Just in case you forgot, Bill Laswell is one of the funkiest-ever bass players. No matter whether he’s playing jazz, pop, death metal, avant garde, ambient dub, whatever, this man can create a bass line that envelopes you to no end and makes you forget there’s even a name or a genre to the music you’re experiencing.
From very early in his multi-faceted career come these two funk-jazz classics which appear on his very first solo album Baselines (originally issued in the US in 1983 on the Elektra Musician label).
“Work Song” is a genuine classic. Aside from Laswell’s intoxicating lines on a number of different basses – which, taken together, has that unique something that Parliament’s “Flash Light” first suggested several years before – “Work Song” features Laswell’s fellow Materialist Michael Beinhorn on synthesizer and tapes, Ralph Carney (who I knew then as part of the great Waitresses aggregate) on baritone sax, George Lewis on trombone, the remarkable Phillip Wilson on drums and Daniel Ponce on congas. Beinhorn, Wilson and Ponce, of course, did many recordings with Laswell during this time. But “Work Song” ranks as one of their best.

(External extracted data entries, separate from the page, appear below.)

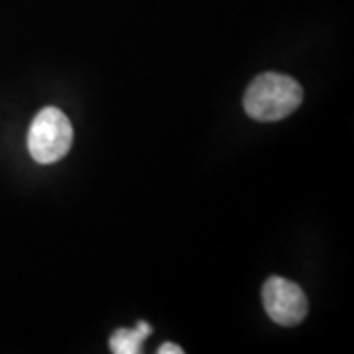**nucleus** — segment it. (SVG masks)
<instances>
[{
	"label": "nucleus",
	"instance_id": "f257e3e1",
	"mask_svg": "<svg viewBox=\"0 0 354 354\" xmlns=\"http://www.w3.org/2000/svg\"><path fill=\"white\" fill-rule=\"evenodd\" d=\"M304 101V88L290 75L262 73L244 93V111L258 122H276L290 116Z\"/></svg>",
	"mask_w": 354,
	"mask_h": 354
},
{
	"label": "nucleus",
	"instance_id": "f03ea898",
	"mask_svg": "<svg viewBox=\"0 0 354 354\" xmlns=\"http://www.w3.org/2000/svg\"><path fill=\"white\" fill-rule=\"evenodd\" d=\"M73 144V127L64 111L41 109L28 130V152L38 164H53L67 156Z\"/></svg>",
	"mask_w": 354,
	"mask_h": 354
},
{
	"label": "nucleus",
	"instance_id": "7ed1b4c3",
	"mask_svg": "<svg viewBox=\"0 0 354 354\" xmlns=\"http://www.w3.org/2000/svg\"><path fill=\"white\" fill-rule=\"evenodd\" d=\"M266 313L281 327H295L307 315V297L304 290L290 279L272 276L262 288Z\"/></svg>",
	"mask_w": 354,
	"mask_h": 354
},
{
	"label": "nucleus",
	"instance_id": "39448f33",
	"mask_svg": "<svg viewBox=\"0 0 354 354\" xmlns=\"http://www.w3.org/2000/svg\"><path fill=\"white\" fill-rule=\"evenodd\" d=\"M158 353L160 354H181L183 353V348H179L177 344H171V342H165V344H162V346L158 348Z\"/></svg>",
	"mask_w": 354,
	"mask_h": 354
},
{
	"label": "nucleus",
	"instance_id": "20e7f679",
	"mask_svg": "<svg viewBox=\"0 0 354 354\" xmlns=\"http://www.w3.org/2000/svg\"><path fill=\"white\" fill-rule=\"evenodd\" d=\"M152 333V327L146 321H140L136 329H118L111 337V351L114 354H138L142 353V344L146 337Z\"/></svg>",
	"mask_w": 354,
	"mask_h": 354
}]
</instances>
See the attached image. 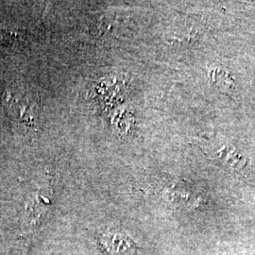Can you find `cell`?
<instances>
[{"instance_id":"cell-1","label":"cell","mask_w":255,"mask_h":255,"mask_svg":"<svg viewBox=\"0 0 255 255\" xmlns=\"http://www.w3.org/2000/svg\"><path fill=\"white\" fill-rule=\"evenodd\" d=\"M100 245L105 255H135L136 246L133 240L120 232L112 231L99 237Z\"/></svg>"},{"instance_id":"cell-2","label":"cell","mask_w":255,"mask_h":255,"mask_svg":"<svg viewBox=\"0 0 255 255\" xmlns=\"http://www.w3.org/2000/svg\"><path fill=\"white\" fill-rule=\"evenodd\" d=\"M9 108L10 113L16 117L15 119L20 124L26 128H31L35 130L36 128L37 115L34 107L27 101H20L17 99L9 96Z\"/></svg>"}]
</instances>
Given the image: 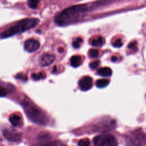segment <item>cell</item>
<instances>
[{"instance_id":"cell-1","label":"cell","mask_w":146,"mask_h":146,"mask_svg":"<svg viewBox=\"0 0 146 146\" xmlns=\"http://www.w3.org/2000/svg\"><path fill=\"white\" fill-rule=\"evenodd\" d=\"M87 10V5H79L71 6L63 10L55 18L56 24L59 26H66L76 20Z\"/></svg>"},{"instance_id":"cell-2","label":"cell","mask_w":146,"mask_h":146,"mask_svg":"<svg viewBox=\"0 0 146 146\" xmlns=\"http://www.w3.org/2000/svg\"><path fill=\"white\" fill-rule=\"evenodd\" d=\"M39 22V20L37 18H26L22 19L13 26L2 31L0 34V36L2 38H6L16 34L24 32L38 25Z\"/></svg>"},{"instance_id":"cell-3","label":"cell","mask_w":146,"mask_h":146,"mask_svg":"<svg viewBox=\"0 0 146 146\" xmlns=\"http://www.w3.org/2000/svg\"><path fill=\"white\" fill-rule=\"evenodd\" d=\"M21 104L26 115L33 122L42 125L47 123L48 120L46 116L31 102L27 100H23Z\"/></svg>"},{"instance_id":"cell-4","label":"cell","mask_w":146,"mask_h":146,"mask_svg":"<svg viewBox=\"0 0 146 146\" xmlns=\"http://www.w3.org/2000/svg\"><path fill=\"white\" fill-rule=\"evenodd\" d=\"M127 146H145V136L141 131H135L128 134L125 138Z\"/></svg>"},{"instance_id":"cell-5","label":"cell","mask_w":146,"mask_h":146,"mask_svg":"<svg viewBox=\"0 0 146 146\" xmlns=\"http://www.w3.org/2000/svg\"><path fill=\"white\" fill-rule=\"evenodd\" d=\"M94 146H117L116 139L110 134H103L98 135L94 138Z\"/></svg>"},{"instance_id":"cell-6","label":"cell","mask_w":146,"mask_h":146,"mask_svg":"<svg viewBox=\"0 0 146 146\" xmlns=\"http://www.w3.org/2000/svg\"><path fill=\"white\" fill-rule=\"evenodd\" d=\"M79 86L81 90L87 91L92 86V79L89 76H84L79 81Z\"/></svg>"},{"instance_id":"cell-7","label":"cell","mask_w":146,"mask_h":146,"mask_svg":"<svg viewBox=\"0 0 146 146\" xmlns=\"http://www.w3.org/2000/svg\"><path fill=\"white\" fill-rule=\"evenodd\" d=\"M39 46V42L33 38L27 39L25 43V48L29 52H32L36 51L38 49Z\"/></svg>"},{"instance_id":"cell-8","label":"cell","mask_w":146,"mask_h":146,"mask_svg":"<svg viewBox=\"0 0 146 146\" xmlns=\"http://www.w3.org/2000/svg\"><path fill=\"white\" fill-rule=\"evenodd\" d=\"M4 136L9 140L17 141L20 139V135L13 129H6L3 131Z\"/></svg>"},{"instance_id":"cell-9","label":"cell","mask_w":146,"mask_h":146,"mask_svg":"<svg viewBox=\"0 0 146 146\" xmlns=\"http://www.w3.org/2000/svg\"><path fill=\"white\" fill-rule=\"evenodd\" d=\"M55 60V56L52 54H44L40 58L39 63L40 66L44 67L50 65L54 62Z\"/></svg>"},{"instance_id":"cell-10","label":"cell","mask_w":146,"mask_h":146,"mask_svg":"<svg viewBox=\"0 0 146 146\" xmlns=\"http://www.w3.org/2000/svg\"><path fill=\"white\" fill-rule=\"evenodd\" d=\"M9 121L14 127L20 126L22 124L21 117L19 115L16 114H13L11 115L9 117Z\"/></svg>"},{"instance_id":"cell-11","label":"cell","mask_w":146,"mask_h":146,"mask_svg":"<svg viewBox=\"0 0 146 146\" xmlns=\"http://www.w3.org/2000/svg\"><path fill=\"white\" fill-rule=\"evenodd\" d=\"M82 58L79 55H74L70 58V64L73 67H78L82 64Z\"/></svg>"},{"instance_id":"cell-12","label":"cell","mask_w":146,"mask_h":146,"mask_svg":"<svg viewBox=\"0 0 146 146\" xmlns=\"http://www.w3.org/2000/svg\"><path fill=\"white\" fill-rule=\"evenodd\" d=\"M112 70L107 67H102L98 70V75L103 77H109L112 74Z\"/></svg>"},{"instance_id":"cell-13","label":"cell","mask_w":146,"mask_h":146,"mask_svg":"<svg viewBox=\"0 0 146 146\" xmlns=\"http://www.w3.org/2000/svg\"><path fill=\"white\" fill-rule=\"evenodd\" d=\"M104 43V40L103 37L102 36H96L94 38L91 42V44L93 46L100 47L103 45Z\"/></svg>"},{"instance_id":"cell-14","label":"cell","mask_w":146,"mask_h":146,"mask_svg":"<svg viewBox=\"0 0 146 146\" xmlns=\"http://www.w3.org/2000/svg\"><path fill=\"white\" fill-rule=\"evenodd\" d=\"M109 84V80L106 79H100L96 82V86L98 88H104Z\"/></svg>"},{"instance_id":"cell-15","label":"cell","mask_w":146,"mask_h":146,"mask_svg":"<svg viewBox=\"0 0 146 146\" xmlns=\"http://www.w3.org/2000/svg\"><path fill=\"white\" fill-rule=\"evenodd\" d=\"M9 93L8 88L5 86L4 83L0 81V97L5 96Z\"/></svg>"},{"instance_id":"cell-16","label":"cell","mask_w":146,"mask_h":146,"mask_svg":"<svg viewBox=\"0 0 146 146\" xmlns=\"http://www.w3.org/2000/svg\"><path fill=\"white\" fill-rule=\"evenodd\" d=\"M33 79L35 80H38L41 79H43L46 77V75L43 72H39L38 74H33L31 75Z\"/></svg>"},{"instance_id":"cell-17","label":"cell","mask_w":146,"mask_h":146,"mask_svg":"<svg viewBox=\"0 0 146 146\" xmlns=\"http://www.w3.org/2000/svg\"><path fill=\"white\" fill-rule=\"evenodd\" d=\"M38 3V1H29L27 2V5L30 8L34 9L37 7Z\"/></svg>"},{"instance_id":"cell-18","label":"cell","mask_w":146,"mask_h":146,"mask_svg":"<svg viewBox=\"0 0 146 146\" xmlns=\"http://www.w3.org/2000/svg\"><path fill=\"white\" fill-rule=\"evenodd\" d=\"M99 55V51L96 49H90L89 51V56L92 58L98 57Z\"/></svg>"},{"instance_id":"cell-19","label":"cell","mask_w":146,"mask_h":146,"mask_svg":"<svg viewBox=\"0 0 146 146\" xmlns=\"http://www.w3.org/2000/svg\"><path fill=\"white\" fill-rule=\"evenodd\" d=\"M90 143V140L88 139H84L79 140L78 146H89Z\"/></svg>"},{"instance_id":"cell-20","label":"cell","mask_w":146,"mask_h":146,"mask_svg":"<svg viewBox=\"0 0 146 146\" xmlns=\"http://www.w3.org/2000/svg\"><path fill=\"white\" fill-rule=\"evenodd\" d=\"M82 42V39L80 37H78L76 39L75 41L72 42V46L74 48H78L79 47L80 44Z\"/></svg>"},{"instance_id":"cell-21","label":"cell","mask_w":146,"mask_h":146,"mask_svg":"<svg viewBox=\"0 0 146 146\" xmlns=\"http://www.w3.org/2000/svg\"><path fill=\"white\" fill-rule=\"evenodd\" d=\"M99 63H100V62L99 60H96L92 62H91L89 64V67L91 69H96L99 65Z\"/></svg>"},{"instance_id":"cell-22","label":"cell","mask_w":146,"mask_h":146,"mask_svg":"<svg viewBox=\"0 0 146 146\" xmlns=\"http://www.w3.org/2000/svg\"><path fill=\"white\" fill-rule=\"evenodd\" d=\"M42 146H66V145L59 141H53V142H51L46 144H44Z\"/></svg>"},{"instance_id":"cell-23","label":"cell","mask_w":146,"mask_h":146,"mask_svg":"<svg viewBox=\"0 0 146 146\" xmlns=\"http://www.w3.org/2000/svg\"><path fill=\"white\" fill-rule=\"evenodd\" d=\"M123 45V42L121 39H117L113 43V46L115 47H120Z\"/></svg>"},{"instance_id":"cell-24","label":"cell","mask_w":146,"mask_h":146,"mask_svg":"<svg viewBox=\"0 0 146 146\" xmlns=\"http://www.w3.org/2000/svg\"><path fill=\"white\" fill-rule=\"evenodd\" d=\"M136 43H137V42H136V41L132 42H131V43L128 45V47L129 48H133V47L135 46V45H136Z\"/></svg>"},{"instance_id":"cell-25","label":"cell","mask_w":146,"mask_h":146,"mask_svg":"<svg viewBox=\"0 0 146 146\" xmlns=\"http://www.w3.org/2000/svg\"><path fill=\"white\" fill-rule=\"evenodd\" d=\"M117 59V58L116 56H113L112 58H111V60L112 62H116Z\"/></svg>"},{"instance_id":"cell-26","label":"cell","mask_w":146,"mask_h":146,"mask_svg":"<svg viewBox=\"0 0 146 146\" xmlns=\"http://www.w3.org/2000/svg\"><path fill=\"white\" fill-rule=\"evenodd\" d=\"M63 50H64V49H63V48H62V47H59V49H58V51H59V52H62L63 51Z\"/></svg>"},{"instance_id":"cell-27","label":"cell","mask_w":146,"mask_h":146,"mask_svg":"<svg viewBox=\"0 0 146 146\" xmlns=\"http://www.w3.org/2000/svg\"><path fill=\"white\" fill-rule=\"evenodd\" d=\"M56 72V66H55L53 68V71H52V72Z\"/></svg>"}]
</instances>
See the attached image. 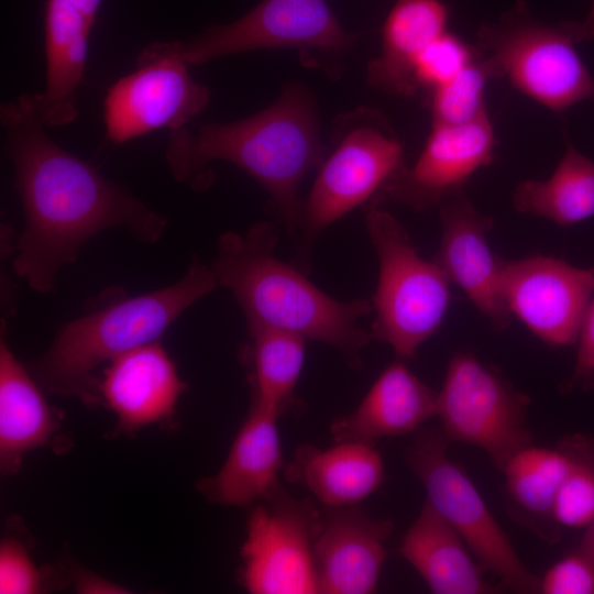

“Upright Man” is another classic, recalling some of the better-known work of David Byrne and Brian Eno’s earlier My Life In The Bush of Ghosts. It features Michael Beinhorn on synthesizer and tapes , frequent Material collaborator Martin Bisi on drums and Daniel Ponce again on congas. “Upright Man” is a total downtown groover that suggests what would have happened if Chic, or at least Nile Rodgers and Bernard Edwards, had ever taken their groove into a progressive art-rock direction.